§ **Okuma Metni**:
Şarabın tamamen metalaşması, pazarın büyümesi, globalleşmesi için not verilmesi lazım. Robert Parker’ın ticari dehası bu. Şarapları 100 üzerine notlayan ilk yazar o. Basit Amerikalı tüketiciyle tam çakışan bir damağı var Parker’ın
Geçen haftaki yazımda 1970’lere kadar şarap konusundaki söylemlerin daha çok mecaz ve teşbihlere dayanan şiirsel bir temeli olduğunu, edebi dallarda olduğu gibi daha çok yazarın duygularını yansıttığını belirttim. Müsaadenizle geçen hafta kaldığım yerden devam edeyim.
Kapitalizmin gelişmesi, global boyutlara ulaşması ve rasyonelleşme birlikte yürüyor. Bu süreç aynı zamanda alımı ve satımı kısıtlı bir alan içinde kalan, uluslararası pazarda ticareti söz konusu olmayan mal, hizmet ve ürünlerin de bu pazarda devinime girmesi, tam anlamıyla bir metaya dönüşmesi demek oluyor.
Bu sürecin gelişmesi için nesnel ve herkesin anlayacağı kriterler gerekli. Bir şarap için “Beni güneşli bir bahar günü ılık ılık esen meltem rüzgarı gibi gıdıkladı” diye yazsanız, en iyi ihtimalle birileri okuyup “Abi bizi de Meltem abla gıdıkladı” diye dalgasını geçer. Ama
“Bu şarap 100 üzerinden 99” deseniz, adınız da Robert Parker ise hemen etiketine, verdiğiniz not yapıştırılır,
o şarabın fiyatı da ikiye-üçe katlanır.
Metrik sisteme dayanan rakamlar her zaman sıfat ve mecazlardan daha etkili. Ama elbette rakamları veren kişinin “uzman” ve “profesyonel” olduğuna tüketicinin inanması lazım. Eğer hem uzman addedilirseniz hem de Don Kişot gibi geçerli yeldeğirmenlerine, hiyerarşilere karşı kılıcınızı çekerseniz
ne mutlu size. Bir taşla iki kuş!

§ **Veri Bölümü**:
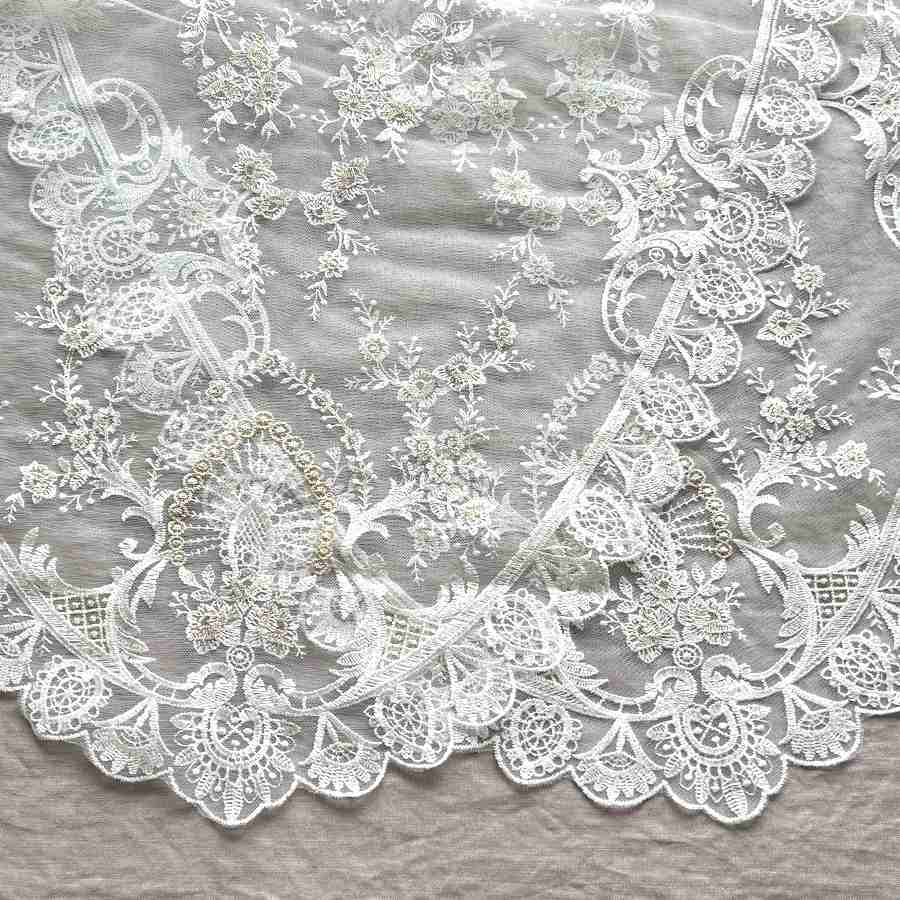 インテリア雑貨 ヴィヴィアン【ジェニファーテイラー正規輸入元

§ **Görev Tanımı**: Şu üç ifadenin okuma metniyle uyuşup uyuşmadığını lütfen belirtin; her birine evet ya da hayır deyip kararı belirleyen sözleri metinden birebir alıntılayın. (a) Robert Parker, şarapları 100 üzerinden notlayan ilk yazardır. (b) Metne göre sıfat ve mecazlar, rakamlardan daha etkilidir. (c) Yazara göre 1970'lere kadar şarap üzerine söylemlerin bilimsel bir temeli vardı. Buradaki materyalin okuma metniyle bir ilgisi yoktur.

§ **Alıştırma Çıktısı**:
(a) Evet: "Şarapları 100 üzerine notlayan ilk yazar o."
(b) Hayır: "Metrik sisteme dayanan rakamlar her zaman sıfat ve mecazlardan daha etkili."
(c) Hayır: "1970’lere kadar şarap konusundaki söylemlerin daha çok mecaz ve teşbihlere dayanan şiirsel bir temeli olduğunu"